Un accueil glacial dès le premier jour

« On a été boycottés par 90 % du village car, selon des bruits qui nous sont parvenus, nous n’étions pas originaires d’ici. Ils n’ont jamais mis les pieds dans l’épicerie tout simplement car nous n’étions pas Catalans », explique Emmanuelle, 48 ans, ancienne militaire. Son mari Frédéric, 49 ans et docteur en droit, abonde dans le même sens. Dès leur installation, le couple affirme avoir ressenti une forme d’animosité de la part des locaux.

Pourtant, le projet de reprendre l’unique commerce du village semblait prometteur. Fontpédrouse, petit bourg niché au cœur des Pyrénées-Orientales, paraissait l’endroit idéal pour démarrer une nouvelle vie. Mais la réalité fut tout autre. « Nous avons senti une hostilité dès le premier jour, et c’est clairement parce que nous étions d’ailleurs », souligne Emmanuelle, amère.

Une clientèle locale quasi inexistante

Malgré tous leurs efforts pour s’intégrer et faire vivre leur commerce, les Dannenberger ont rapidement déchanté. Leur épicerie, censée être un lieu de rencontre et d’échange au cœur du village, est restée désespérément vide. « 90% des habitants ont boycotté notre boutique. Ils refusaient tout simplement d’y mettre les pieds parce que nous n’étions pas d’ici », déplore Frédéric. Un constat amer pour ce couple qui avait misé sur cette reprise pour démarrer une nouvelle vie.

L’intolérance, un fléau encore présent

Cette mésaventure met en lumière la persistance de comportements d’exclusion dans certains territoires. Selon une étude récente, près d’un tiers des français admettent avoir des préjugés envers les personnes d’origine étrangère. Un chiffre alarmant qui traduit la nécessité de poursuivre les efforts en matière d’éducation et de sensibilisation à la tolérance.

La diversité est une richesse, pas une menace. C’est en s’ouvrant à l’autre qu’une société progresse et s’enrichit.

– Jacques Toubon, ancien Défenseur des droits

Un vote révélateur

La fermeture de l’épicerie de Fontpédrouse fait écho aux résultats des dernières élections législatives dans le village. Avec près de 80% des voix en faveur du RNP, la commune affiche clairement son ancrage à l’extrême-droite. Un choix politique qui peut expliquer, sans pour autant les justifier, les comportements d’intolérance subis par Emmanuelle et Frédéric.

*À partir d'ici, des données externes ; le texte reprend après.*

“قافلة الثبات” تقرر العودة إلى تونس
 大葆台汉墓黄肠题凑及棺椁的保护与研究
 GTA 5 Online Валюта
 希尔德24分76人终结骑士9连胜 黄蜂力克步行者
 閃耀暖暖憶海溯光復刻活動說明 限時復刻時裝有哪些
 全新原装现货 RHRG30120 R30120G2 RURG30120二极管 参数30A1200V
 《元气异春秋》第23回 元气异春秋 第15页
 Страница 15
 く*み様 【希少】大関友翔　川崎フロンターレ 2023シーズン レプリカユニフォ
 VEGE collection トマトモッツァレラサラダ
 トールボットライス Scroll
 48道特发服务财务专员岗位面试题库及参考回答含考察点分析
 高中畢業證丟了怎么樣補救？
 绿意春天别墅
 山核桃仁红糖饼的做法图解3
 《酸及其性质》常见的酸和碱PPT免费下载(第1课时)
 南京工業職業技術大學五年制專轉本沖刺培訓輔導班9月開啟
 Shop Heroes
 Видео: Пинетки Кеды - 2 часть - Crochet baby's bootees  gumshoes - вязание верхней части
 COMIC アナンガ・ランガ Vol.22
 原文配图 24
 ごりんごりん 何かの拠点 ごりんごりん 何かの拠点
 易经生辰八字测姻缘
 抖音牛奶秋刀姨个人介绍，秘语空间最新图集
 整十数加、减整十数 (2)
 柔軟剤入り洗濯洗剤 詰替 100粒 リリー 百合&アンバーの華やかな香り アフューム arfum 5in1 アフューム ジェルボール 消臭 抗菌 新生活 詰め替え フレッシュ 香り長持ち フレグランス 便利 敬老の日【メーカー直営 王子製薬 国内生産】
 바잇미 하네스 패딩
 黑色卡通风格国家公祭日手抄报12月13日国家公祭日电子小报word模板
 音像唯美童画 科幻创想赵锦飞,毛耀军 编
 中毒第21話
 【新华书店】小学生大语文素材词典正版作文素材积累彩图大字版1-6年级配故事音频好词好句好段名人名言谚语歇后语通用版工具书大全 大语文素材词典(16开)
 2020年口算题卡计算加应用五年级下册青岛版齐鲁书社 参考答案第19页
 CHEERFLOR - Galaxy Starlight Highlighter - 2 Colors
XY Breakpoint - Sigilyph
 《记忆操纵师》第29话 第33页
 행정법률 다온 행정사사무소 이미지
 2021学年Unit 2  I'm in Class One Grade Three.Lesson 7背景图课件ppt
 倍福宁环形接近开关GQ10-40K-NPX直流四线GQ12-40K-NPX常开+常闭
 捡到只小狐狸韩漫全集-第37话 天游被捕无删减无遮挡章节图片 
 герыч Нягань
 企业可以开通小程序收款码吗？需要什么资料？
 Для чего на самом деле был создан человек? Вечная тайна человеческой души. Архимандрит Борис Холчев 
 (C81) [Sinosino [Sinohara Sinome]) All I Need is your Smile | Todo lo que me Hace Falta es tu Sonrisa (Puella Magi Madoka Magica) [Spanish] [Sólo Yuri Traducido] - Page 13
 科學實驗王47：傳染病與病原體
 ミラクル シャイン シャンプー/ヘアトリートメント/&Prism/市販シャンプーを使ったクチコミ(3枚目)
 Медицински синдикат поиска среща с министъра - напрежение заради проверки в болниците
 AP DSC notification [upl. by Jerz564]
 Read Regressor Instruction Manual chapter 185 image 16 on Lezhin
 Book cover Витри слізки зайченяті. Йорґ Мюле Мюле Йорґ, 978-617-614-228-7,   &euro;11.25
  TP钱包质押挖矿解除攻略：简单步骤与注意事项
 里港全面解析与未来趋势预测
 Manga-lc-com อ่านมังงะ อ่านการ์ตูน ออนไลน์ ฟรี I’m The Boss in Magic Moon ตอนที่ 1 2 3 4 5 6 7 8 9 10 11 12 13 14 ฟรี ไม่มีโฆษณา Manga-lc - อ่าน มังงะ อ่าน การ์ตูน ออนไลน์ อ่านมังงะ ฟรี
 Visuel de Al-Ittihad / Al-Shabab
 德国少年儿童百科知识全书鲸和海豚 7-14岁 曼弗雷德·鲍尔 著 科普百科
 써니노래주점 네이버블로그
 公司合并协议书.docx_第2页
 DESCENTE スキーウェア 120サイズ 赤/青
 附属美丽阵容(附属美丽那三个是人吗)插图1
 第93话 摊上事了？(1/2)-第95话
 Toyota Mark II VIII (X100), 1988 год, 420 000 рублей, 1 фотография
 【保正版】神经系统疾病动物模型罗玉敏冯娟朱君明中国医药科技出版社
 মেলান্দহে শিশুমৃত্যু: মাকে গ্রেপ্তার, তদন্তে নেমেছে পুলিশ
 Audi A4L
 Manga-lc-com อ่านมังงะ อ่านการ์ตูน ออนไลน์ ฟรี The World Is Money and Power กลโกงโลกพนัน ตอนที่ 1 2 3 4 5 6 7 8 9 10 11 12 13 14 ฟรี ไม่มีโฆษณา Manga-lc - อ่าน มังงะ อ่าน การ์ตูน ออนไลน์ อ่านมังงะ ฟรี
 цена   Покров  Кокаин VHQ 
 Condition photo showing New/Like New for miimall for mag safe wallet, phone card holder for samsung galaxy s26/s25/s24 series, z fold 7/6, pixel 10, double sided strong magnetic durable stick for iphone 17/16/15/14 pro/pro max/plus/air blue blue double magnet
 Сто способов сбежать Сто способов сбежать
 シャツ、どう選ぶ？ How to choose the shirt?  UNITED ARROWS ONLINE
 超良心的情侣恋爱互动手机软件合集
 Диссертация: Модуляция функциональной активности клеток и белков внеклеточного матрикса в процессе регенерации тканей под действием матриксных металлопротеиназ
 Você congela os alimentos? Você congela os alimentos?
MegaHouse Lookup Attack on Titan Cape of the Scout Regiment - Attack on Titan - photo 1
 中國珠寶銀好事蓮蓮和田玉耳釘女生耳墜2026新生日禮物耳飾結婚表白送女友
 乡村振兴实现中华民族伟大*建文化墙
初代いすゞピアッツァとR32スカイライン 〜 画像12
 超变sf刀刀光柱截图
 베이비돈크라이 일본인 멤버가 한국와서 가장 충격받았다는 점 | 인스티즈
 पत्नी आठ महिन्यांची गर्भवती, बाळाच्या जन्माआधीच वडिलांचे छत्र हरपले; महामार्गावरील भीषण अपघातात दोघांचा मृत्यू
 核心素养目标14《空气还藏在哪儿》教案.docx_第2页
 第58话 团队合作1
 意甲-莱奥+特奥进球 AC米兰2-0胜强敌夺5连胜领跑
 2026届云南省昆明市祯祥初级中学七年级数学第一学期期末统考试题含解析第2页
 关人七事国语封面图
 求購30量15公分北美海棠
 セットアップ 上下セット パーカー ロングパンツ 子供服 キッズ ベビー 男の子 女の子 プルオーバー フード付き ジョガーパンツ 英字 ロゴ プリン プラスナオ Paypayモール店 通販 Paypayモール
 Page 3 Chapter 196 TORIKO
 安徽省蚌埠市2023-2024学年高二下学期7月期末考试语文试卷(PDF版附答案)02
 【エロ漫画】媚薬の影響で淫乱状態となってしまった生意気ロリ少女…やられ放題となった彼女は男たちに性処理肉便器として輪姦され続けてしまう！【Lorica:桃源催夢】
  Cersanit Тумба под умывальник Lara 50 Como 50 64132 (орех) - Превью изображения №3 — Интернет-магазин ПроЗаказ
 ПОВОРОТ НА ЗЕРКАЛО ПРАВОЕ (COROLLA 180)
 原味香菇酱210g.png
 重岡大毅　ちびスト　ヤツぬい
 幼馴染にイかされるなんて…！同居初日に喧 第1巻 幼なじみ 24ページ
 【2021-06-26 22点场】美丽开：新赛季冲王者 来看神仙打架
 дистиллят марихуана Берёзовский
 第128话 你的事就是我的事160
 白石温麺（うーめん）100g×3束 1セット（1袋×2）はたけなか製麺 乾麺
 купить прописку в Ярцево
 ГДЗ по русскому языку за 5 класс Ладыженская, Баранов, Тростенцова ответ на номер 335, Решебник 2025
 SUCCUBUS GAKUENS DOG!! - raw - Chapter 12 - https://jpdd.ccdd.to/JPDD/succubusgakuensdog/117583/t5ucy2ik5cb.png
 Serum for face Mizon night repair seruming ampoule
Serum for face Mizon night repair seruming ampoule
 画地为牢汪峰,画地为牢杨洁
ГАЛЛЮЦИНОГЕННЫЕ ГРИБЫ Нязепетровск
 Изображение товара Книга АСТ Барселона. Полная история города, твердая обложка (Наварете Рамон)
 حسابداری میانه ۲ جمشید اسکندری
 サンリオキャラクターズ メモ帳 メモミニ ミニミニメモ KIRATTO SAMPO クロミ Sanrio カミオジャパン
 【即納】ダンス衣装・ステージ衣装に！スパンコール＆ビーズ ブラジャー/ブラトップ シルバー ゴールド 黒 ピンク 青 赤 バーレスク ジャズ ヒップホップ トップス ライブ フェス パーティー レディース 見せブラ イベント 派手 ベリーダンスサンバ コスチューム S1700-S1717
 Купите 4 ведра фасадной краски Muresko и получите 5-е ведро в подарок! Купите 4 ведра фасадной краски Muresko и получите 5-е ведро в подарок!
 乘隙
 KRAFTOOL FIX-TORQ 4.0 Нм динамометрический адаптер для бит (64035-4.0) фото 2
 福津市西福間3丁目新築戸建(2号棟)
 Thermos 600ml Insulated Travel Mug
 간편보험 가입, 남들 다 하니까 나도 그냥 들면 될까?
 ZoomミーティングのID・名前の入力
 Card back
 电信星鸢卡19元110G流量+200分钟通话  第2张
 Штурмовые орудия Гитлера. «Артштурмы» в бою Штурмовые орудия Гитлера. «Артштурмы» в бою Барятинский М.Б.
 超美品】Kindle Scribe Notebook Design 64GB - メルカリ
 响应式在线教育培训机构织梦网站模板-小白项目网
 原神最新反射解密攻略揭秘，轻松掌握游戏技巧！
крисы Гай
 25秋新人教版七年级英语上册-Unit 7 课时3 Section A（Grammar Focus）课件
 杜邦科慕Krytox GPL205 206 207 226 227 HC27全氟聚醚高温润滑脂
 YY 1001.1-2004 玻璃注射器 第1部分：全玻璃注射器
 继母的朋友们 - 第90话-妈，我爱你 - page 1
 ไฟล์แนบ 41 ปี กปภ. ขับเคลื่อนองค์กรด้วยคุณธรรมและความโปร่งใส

L’appel à l’ouverture d’esprit

« Je ne savais pas que ce genre de mentalité existait encore. C’est une déception immense », confie Emmanuelle, la voix teintée de lassitude. Son mari Frédéric, lui, veut croire que leur histoire servira de prise de conscience. « J’espère que notre mésaventure poussera les gens à réfléchir sur ces questions d’intolérance. Il est grand temps d’évoluer et d’accepter l’autre dans sa différence ».

Car au-delà de la fermeture d’un commerce, c’est bien le rejet de la différence qui est pointé du doigt. Un mal insidieux qui gangrène encore trop de communes et brise des projets de vie. Il est urgent d’agir, à tous les niveaux, pour promouvoir l’ouverture d’esprit et le vivre-ensemble. L’avenir de nos territoires en dépend.